--- Task statement ---
Extract, word for word, each line from the line holding "Examining the captured" through the end of the records. Omit every picture.

Image and question records:
## BEGIN

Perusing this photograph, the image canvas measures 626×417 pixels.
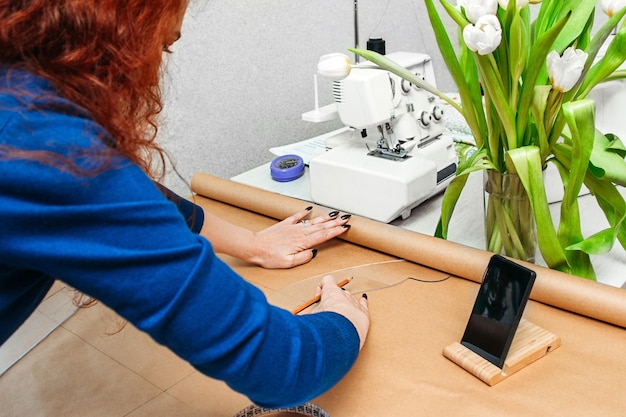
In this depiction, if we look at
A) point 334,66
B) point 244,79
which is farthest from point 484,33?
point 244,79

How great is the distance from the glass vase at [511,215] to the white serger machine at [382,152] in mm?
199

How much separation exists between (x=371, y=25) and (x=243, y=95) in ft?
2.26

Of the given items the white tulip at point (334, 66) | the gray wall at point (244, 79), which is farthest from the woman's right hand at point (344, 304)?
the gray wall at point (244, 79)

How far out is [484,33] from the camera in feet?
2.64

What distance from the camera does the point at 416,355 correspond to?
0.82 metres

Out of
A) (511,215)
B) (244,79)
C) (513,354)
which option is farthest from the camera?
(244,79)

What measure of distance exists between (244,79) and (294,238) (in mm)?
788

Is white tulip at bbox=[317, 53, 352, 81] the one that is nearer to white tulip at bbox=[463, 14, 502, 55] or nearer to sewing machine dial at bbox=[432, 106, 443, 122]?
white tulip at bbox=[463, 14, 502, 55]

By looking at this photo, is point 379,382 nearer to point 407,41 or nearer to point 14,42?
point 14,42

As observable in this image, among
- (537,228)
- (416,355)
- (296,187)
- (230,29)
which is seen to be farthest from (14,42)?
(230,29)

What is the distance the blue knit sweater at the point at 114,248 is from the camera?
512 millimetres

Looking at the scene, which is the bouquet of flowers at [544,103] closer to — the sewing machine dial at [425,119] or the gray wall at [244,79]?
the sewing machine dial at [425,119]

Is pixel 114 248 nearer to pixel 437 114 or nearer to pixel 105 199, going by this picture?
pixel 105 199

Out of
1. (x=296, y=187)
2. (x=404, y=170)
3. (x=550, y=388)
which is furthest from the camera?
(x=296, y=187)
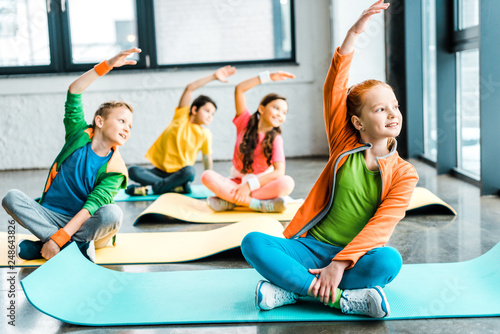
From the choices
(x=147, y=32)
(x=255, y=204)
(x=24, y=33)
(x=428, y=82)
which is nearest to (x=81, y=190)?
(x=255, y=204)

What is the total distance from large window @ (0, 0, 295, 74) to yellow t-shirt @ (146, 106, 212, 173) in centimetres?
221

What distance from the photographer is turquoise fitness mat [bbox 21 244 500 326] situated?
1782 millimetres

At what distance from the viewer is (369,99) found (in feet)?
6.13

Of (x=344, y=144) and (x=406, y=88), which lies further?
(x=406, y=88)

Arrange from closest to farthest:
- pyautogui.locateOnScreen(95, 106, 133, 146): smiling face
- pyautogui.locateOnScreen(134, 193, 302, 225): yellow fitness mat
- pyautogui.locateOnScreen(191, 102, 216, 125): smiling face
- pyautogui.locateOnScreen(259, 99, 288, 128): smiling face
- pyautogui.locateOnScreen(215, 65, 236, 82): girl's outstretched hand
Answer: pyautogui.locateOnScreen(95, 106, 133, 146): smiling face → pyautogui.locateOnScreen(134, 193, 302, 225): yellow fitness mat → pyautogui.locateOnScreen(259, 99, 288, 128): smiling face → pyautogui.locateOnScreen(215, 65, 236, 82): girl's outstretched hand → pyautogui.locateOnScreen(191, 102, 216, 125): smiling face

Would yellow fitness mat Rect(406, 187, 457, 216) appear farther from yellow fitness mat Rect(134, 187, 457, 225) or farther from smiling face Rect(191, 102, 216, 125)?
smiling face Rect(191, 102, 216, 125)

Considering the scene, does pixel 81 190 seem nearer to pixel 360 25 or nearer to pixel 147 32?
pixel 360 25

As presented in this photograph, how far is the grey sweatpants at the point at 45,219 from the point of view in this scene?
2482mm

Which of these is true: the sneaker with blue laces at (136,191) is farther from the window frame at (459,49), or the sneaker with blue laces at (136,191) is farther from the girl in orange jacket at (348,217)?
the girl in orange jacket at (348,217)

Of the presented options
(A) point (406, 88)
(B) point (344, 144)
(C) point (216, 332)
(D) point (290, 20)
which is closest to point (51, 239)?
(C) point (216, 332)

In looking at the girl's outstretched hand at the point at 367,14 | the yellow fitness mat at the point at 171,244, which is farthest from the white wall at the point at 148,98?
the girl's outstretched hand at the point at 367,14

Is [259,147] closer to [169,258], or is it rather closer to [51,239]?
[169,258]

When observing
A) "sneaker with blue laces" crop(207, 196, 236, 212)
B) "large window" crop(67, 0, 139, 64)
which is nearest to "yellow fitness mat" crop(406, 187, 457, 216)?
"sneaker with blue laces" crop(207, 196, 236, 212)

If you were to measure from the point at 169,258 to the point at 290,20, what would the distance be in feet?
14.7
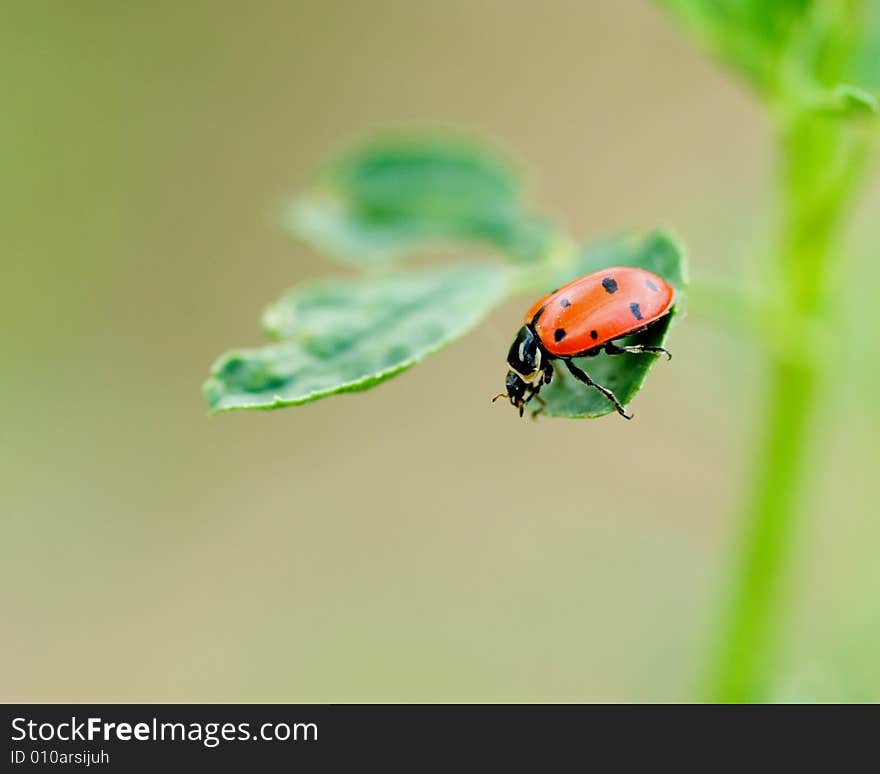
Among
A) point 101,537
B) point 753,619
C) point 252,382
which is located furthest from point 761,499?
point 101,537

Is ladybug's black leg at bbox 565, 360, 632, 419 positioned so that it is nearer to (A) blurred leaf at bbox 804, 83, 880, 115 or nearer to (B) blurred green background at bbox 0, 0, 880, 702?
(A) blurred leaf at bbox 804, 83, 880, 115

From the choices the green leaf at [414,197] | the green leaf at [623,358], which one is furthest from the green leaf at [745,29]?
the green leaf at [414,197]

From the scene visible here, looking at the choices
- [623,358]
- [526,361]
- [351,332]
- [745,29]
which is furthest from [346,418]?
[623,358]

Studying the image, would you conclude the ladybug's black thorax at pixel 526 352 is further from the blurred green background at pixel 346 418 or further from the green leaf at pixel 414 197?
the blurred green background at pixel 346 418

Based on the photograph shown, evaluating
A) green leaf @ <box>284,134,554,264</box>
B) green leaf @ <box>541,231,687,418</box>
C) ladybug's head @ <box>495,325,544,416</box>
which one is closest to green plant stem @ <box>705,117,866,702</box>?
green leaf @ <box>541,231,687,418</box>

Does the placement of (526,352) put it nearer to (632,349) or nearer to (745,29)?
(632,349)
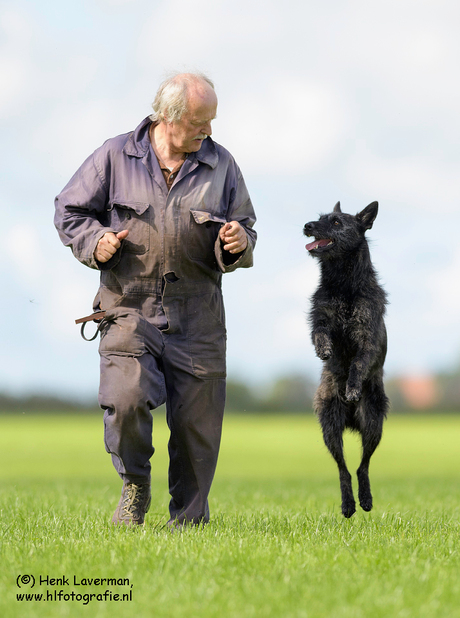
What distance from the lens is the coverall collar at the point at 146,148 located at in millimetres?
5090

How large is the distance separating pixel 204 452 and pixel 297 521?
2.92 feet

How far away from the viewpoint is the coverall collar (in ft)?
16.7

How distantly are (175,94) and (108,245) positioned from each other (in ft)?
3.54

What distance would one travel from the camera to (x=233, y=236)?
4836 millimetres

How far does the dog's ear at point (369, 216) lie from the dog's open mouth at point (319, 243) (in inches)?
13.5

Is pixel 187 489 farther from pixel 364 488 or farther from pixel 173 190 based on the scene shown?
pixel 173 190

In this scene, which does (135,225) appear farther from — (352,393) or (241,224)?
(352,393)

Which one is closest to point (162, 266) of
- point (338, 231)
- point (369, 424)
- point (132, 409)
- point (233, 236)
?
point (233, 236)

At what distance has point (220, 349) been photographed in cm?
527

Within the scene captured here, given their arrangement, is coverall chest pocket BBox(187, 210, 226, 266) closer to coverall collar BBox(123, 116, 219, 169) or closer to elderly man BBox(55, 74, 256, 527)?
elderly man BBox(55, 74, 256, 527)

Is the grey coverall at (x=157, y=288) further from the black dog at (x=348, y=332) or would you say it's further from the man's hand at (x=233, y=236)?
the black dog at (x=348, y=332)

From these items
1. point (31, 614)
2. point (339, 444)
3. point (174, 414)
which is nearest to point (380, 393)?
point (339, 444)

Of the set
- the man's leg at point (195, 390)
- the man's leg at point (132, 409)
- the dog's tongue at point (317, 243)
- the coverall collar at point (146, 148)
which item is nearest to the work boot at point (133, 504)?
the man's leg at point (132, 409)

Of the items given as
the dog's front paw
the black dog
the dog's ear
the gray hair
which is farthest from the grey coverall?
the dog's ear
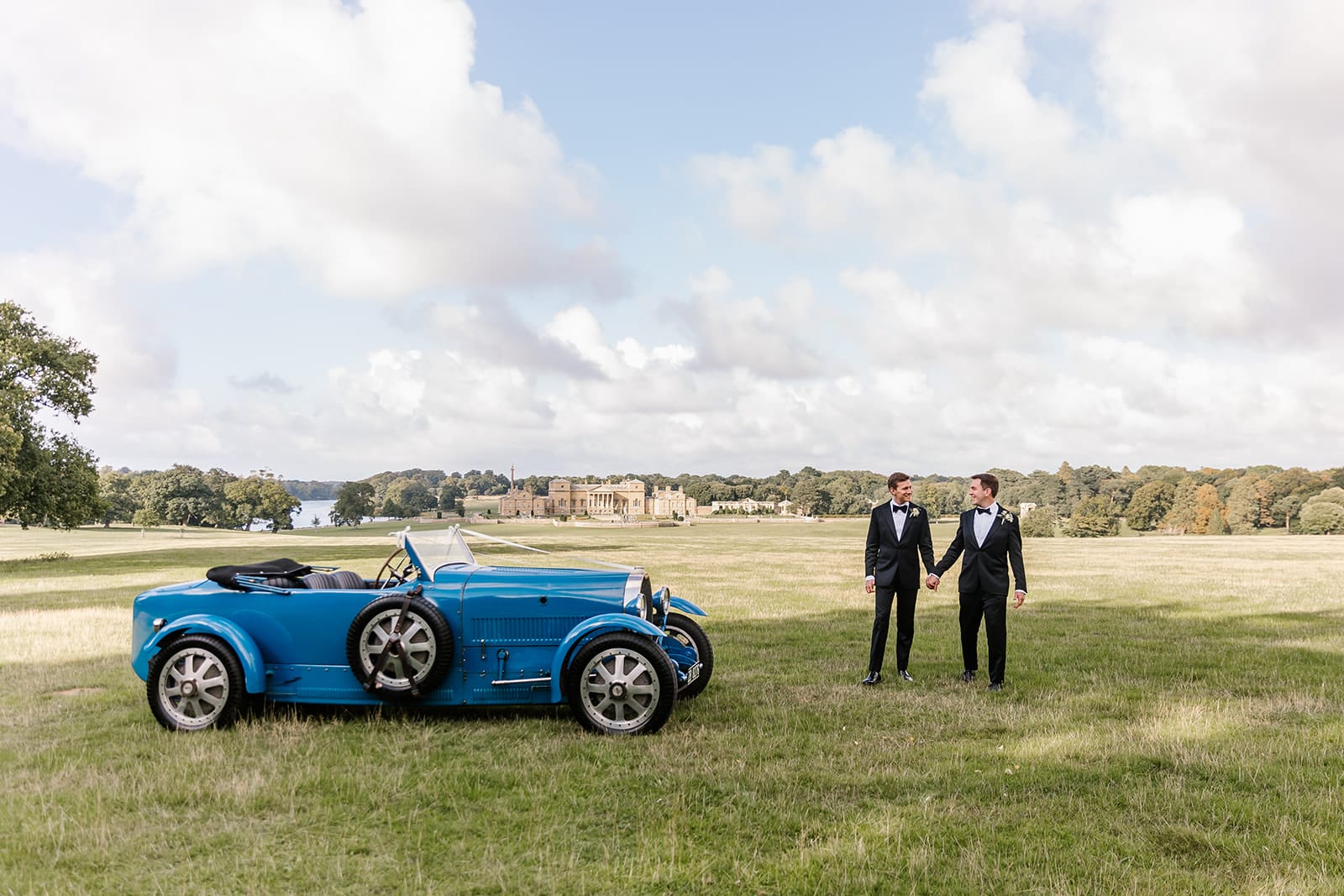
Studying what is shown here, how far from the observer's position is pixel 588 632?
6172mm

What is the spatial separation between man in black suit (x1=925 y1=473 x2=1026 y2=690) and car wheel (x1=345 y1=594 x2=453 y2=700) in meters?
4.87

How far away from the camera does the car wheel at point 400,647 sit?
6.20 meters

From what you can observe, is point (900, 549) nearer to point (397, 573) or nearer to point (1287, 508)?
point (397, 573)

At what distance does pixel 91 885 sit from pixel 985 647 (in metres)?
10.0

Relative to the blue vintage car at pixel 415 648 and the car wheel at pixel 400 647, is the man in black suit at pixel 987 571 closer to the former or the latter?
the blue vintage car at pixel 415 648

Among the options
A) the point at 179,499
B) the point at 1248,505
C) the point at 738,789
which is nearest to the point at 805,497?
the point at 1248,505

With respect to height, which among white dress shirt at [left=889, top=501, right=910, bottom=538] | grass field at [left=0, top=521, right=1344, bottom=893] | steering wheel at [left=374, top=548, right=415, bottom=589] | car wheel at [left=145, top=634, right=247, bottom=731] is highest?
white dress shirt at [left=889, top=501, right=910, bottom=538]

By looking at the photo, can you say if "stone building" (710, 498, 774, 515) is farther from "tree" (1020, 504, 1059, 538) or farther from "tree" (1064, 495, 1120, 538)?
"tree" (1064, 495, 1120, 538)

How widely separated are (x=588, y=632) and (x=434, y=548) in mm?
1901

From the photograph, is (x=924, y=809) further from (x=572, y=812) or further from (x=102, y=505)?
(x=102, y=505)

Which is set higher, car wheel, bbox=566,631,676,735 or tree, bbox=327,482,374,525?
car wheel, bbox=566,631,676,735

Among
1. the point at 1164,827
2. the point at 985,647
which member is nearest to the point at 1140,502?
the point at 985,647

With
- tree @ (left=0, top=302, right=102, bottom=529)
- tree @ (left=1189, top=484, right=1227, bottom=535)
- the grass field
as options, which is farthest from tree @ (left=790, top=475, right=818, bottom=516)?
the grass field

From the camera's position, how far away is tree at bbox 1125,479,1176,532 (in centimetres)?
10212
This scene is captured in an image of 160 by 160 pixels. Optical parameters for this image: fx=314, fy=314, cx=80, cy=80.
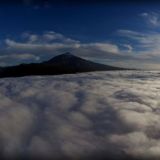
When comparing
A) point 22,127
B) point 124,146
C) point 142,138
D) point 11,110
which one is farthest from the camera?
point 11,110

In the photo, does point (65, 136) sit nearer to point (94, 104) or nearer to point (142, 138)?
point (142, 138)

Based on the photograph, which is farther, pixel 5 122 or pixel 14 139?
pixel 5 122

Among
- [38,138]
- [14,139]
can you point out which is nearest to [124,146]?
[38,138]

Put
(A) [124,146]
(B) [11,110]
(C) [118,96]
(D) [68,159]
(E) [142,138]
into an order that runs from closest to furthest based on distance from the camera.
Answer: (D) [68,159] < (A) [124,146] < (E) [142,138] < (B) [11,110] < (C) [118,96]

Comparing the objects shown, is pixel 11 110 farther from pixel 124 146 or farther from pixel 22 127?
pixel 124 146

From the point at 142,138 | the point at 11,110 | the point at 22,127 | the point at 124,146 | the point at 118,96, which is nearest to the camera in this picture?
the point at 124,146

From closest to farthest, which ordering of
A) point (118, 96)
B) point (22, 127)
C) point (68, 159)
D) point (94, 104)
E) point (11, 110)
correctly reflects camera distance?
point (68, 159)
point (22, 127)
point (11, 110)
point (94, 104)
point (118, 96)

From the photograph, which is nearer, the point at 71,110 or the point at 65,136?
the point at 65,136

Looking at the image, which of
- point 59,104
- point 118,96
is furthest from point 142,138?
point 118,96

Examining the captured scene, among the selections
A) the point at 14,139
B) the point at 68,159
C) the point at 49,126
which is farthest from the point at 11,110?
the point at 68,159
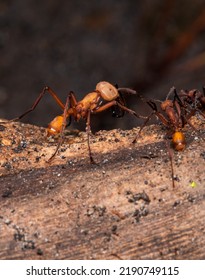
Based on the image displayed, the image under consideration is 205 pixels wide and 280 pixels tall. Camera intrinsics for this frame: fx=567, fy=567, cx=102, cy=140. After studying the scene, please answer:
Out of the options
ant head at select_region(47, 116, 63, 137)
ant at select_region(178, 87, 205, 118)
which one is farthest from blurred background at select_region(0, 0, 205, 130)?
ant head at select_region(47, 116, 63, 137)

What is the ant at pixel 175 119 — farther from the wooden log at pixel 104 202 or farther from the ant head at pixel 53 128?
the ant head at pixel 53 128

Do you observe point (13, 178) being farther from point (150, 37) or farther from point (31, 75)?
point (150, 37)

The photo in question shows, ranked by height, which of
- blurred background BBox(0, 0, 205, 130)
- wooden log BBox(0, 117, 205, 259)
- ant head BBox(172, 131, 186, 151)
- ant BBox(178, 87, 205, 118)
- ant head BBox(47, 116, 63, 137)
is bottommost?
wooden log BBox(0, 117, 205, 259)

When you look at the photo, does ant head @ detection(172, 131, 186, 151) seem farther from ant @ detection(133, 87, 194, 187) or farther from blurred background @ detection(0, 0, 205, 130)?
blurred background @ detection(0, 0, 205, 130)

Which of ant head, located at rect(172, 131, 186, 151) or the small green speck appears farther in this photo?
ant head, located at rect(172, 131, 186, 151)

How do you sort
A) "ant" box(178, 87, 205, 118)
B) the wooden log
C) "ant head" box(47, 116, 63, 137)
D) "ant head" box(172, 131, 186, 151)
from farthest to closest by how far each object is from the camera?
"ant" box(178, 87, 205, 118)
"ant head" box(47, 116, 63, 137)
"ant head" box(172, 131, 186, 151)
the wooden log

## END

--- Response to this exercise ---
Examining the captured scene, among the selections
A) the point at 14,139
B) the point at 68,159
C) the point at 49,126
which is farthest from the point at 11,110?
the point at 68,159
Based on the image displayed, the image under consideration is 205 pixels wide and 280 pixels tall. Camera intrinsics for this frame: fx=567, fy=567, cx=102, cy=140. After studying the scene, please answer:
Out of the options
ant head at select_region(47, 116, 63, 137)
ant at select_region(178, 87, 205, 118)
which one is farthest from blurred background at select_region(0, 0, 205, 130)?
ant head at select_region(47, 116, 63, 137)

What is the ant at pixel 175 119 — farther from the wooden log at pixel 104 202 or farther from the ant head at pixel 53 128?
the ant head at pixel 53 128

Do you observe point (13, 178) being farther from point (150, 37) or farther from point (31, 75)?
point (150, 37)

The photo in question shows, ranked by height, which of
- blurred background BBox(0, 0, 205, 130)
- wooden log BBox(0, 117, 205, 259)
- ant head BBox(172, 131, 186, 151)
- ant BBox(178, 87, 205, 118)
- ant head BBox(47, 116, 63, 137)
is bottommost?
wooden log BBox(0, 117, 205, 259)

When you look at the photo, does ant head @ detection(172, 131, 186, 151) seem farther from ant @ detection(133, 87, 194, 187) or farther from blurred background @ detection(0, 0, 205, 130)?
blurred background @ detection(0, 0, 205, 130)

Which of ant head, located at rect(172, 131, 186, 151) or the small green speck appears farther in this photo?
ant head, located at rect(172, 131, 186, 151)

How do you sort
A) "ant" box(178, 87, 205, 118)
B) the wooden log
C) "ant head" box(47, 116, 63, 137)
D) "ant head" box(172, 131, 186, 151)
from farthest to closest by how far each object is from the camera?
"ant" box(178, 87, 205, 118)
"ant head" box(47, 116, 63, 137)
"ant head" box(172, 131, 186, 151)
the wooden log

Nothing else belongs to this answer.